# MTH 141-3000  Calculus I (Summer 2005)

Section 3000 (Providence)  Tuesday, Thursday, 6-8:45 pm.

Instructor
: Orlando Merino, Tyler Hall 220, 874-4442, merino@math.uri.edu

Text: Calculus, Concepts and Contexts (Second Edition) , James Stewart, Brooks-Cole

Calculator: A graphing calculator is required

For information on important dates and course assignments see the Calendar/Syllabus.

 2 Exams 40 % Final exam (comprehensive) 33 % Maple Assignments 10% Homework and quizzes 17% Total 100%

Students documented through Disability Services should see their instructor as soon as possible to work out reasonable accommodations.

GOALS OF THIS COURSE:  This is the first calculus course for students of engineering, mathematics, science and other areas of study that require a strong mathematical background. In MTH 141 we shall explore the basic ideas of  calculus: functions, limits, derivatives and integrals, and their applications to problems in physics, geometry, chemistry and biology.

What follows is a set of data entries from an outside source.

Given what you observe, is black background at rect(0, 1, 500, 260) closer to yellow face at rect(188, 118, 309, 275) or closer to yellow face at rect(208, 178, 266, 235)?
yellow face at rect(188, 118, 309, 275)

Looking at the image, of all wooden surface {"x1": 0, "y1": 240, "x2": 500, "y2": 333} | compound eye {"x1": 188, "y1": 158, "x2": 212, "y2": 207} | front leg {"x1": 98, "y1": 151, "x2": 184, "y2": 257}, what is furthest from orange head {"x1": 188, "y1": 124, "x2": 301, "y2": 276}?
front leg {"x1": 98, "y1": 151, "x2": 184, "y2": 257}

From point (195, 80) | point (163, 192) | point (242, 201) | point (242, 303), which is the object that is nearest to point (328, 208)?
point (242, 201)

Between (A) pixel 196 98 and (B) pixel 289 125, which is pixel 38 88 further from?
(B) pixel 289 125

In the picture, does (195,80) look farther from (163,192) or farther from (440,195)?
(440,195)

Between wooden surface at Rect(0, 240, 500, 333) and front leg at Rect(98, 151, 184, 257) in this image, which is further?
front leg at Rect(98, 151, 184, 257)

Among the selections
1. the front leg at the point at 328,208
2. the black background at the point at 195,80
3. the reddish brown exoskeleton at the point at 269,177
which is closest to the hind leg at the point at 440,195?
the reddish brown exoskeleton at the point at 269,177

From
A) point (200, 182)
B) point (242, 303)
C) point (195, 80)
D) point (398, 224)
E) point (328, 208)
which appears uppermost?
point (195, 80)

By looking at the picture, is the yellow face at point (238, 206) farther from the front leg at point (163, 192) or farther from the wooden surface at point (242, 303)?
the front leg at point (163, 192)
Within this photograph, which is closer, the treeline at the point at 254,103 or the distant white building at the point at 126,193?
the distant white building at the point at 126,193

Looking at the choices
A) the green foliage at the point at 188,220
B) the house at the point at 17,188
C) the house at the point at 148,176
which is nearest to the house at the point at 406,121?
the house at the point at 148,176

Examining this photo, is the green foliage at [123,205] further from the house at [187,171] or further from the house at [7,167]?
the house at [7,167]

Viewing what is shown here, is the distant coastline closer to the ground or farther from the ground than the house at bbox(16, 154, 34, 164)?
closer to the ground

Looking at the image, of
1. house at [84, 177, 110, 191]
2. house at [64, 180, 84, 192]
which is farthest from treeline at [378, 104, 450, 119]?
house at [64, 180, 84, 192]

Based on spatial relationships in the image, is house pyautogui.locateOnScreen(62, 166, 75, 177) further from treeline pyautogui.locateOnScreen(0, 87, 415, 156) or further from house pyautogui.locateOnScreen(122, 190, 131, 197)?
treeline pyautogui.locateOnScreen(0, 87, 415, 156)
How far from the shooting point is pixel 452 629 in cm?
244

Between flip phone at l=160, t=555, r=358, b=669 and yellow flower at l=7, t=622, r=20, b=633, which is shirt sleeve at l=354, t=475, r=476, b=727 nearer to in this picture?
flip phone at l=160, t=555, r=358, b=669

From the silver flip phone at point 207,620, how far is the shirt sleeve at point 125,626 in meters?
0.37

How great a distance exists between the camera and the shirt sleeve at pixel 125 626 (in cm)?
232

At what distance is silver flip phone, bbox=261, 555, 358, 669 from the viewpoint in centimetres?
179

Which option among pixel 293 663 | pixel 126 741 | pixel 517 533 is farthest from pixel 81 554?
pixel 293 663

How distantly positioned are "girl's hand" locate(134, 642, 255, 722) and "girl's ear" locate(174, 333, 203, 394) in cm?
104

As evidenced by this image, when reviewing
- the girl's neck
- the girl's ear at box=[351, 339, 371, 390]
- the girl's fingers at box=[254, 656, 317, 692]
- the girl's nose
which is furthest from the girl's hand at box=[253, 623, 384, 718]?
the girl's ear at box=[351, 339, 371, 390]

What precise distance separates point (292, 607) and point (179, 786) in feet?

We will approach ideas and problems from algebraic, graphical, and numerical points of view.

EXPECTATIONS: We expect that you will give this course 6-7 hours, per meeting, in addition to class time. This is an approximate figure of course, but don't assume that you can spend less time than this and still get a grade you'll like.  We also expect that you have a good grasp of precalulus.  There will be a rapid review of precalculus at the start of the semester but it is expected that this material is already very familiar to you.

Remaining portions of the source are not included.